I'd be interested to see who would host something like that.
if I had the bandwidth for a good price, I'd consider it.
I actually had a few geocities sites I used back in college. It would be interesting to see if they're in the list. Sadly it will take me 4 months to download this with Comcasts 250Gb monthly cap. There needs to be an index of the sites so people can search through it w/o downloading the entire thing.
Hold up, wait a minute, let me put some pimpin in it
like it or not, its digital history. moreover, most of the early game cheat sites, content sites, predecessors of a lot of now-small-scale publishing operations and even some services started at blinky pages in geocities. have some respect. its like a 1902 model car in 1928 : it may look decrepit to you now, but when more time passes, the people who will come after you will see its vintage value. you cant, because it was just 1-2 decades ago for you.
Read radical news here
Good.
The Internet Archive should pick this up, if they haven't already. I'll talk to some people.
Archiving is getting easier. I had a minor part in preserving the archives of the Stanford AI lab.
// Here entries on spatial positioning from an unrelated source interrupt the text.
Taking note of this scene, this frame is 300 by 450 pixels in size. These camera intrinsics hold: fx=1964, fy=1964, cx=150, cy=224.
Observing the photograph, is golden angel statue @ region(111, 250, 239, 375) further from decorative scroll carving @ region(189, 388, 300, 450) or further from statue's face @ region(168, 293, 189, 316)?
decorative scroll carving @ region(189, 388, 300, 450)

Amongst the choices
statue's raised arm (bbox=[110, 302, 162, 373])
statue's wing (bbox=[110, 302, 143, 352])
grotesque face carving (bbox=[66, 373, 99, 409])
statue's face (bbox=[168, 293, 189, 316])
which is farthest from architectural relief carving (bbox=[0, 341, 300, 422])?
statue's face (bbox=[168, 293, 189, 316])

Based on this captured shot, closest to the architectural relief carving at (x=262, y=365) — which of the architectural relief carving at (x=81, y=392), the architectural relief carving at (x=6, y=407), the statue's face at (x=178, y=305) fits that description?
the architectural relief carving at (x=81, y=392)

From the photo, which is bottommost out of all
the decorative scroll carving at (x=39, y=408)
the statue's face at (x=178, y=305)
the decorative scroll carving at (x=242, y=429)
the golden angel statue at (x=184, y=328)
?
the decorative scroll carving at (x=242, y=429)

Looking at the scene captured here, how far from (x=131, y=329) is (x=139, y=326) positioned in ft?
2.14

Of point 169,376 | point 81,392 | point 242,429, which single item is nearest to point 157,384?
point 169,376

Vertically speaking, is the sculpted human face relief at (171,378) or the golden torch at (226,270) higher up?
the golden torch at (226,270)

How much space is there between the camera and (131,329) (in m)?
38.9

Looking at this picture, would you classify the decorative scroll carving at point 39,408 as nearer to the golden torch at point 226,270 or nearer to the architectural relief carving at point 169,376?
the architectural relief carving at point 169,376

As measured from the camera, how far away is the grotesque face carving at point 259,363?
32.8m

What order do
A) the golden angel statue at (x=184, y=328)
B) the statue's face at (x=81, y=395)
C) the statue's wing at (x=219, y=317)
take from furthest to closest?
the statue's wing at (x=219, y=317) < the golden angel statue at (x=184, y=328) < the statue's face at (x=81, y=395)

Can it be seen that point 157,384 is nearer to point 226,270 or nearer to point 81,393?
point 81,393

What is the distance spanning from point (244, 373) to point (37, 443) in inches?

That required weeks of loading 6250bpi 2400 foot open reel tapes.
Oh, and and for an example in the digital realm: the Apollo Guidance Computer is now flying Apollo spacecraft around the Earth and Moon in simulators, which was possible primarily because packrats kept old software listings in their basement for decades which were scanned, OCR-ed and then hand-fixed where required in order to recreate the original binaries to run in an emulator. The Saturn guidance computer which put the Apollo spacecraft into orbit is not, because there were no packrats to keep the software and IBM appears to have thrown it away or lost it.
They would all be of interest to some historians. In the year 2500, a historian of the 20th century may ask the significent question of, say, "To what extent did the period of 2008-2012 see the revival of hobbyist mnufacturing projects, and upon their decline which activities replaced them?' Such a question could be answered by taking millions of those to-do lists, analysing them and looking at them statistically. Remembering to account for the inherent bias that only people quite organised will keep a to-do list.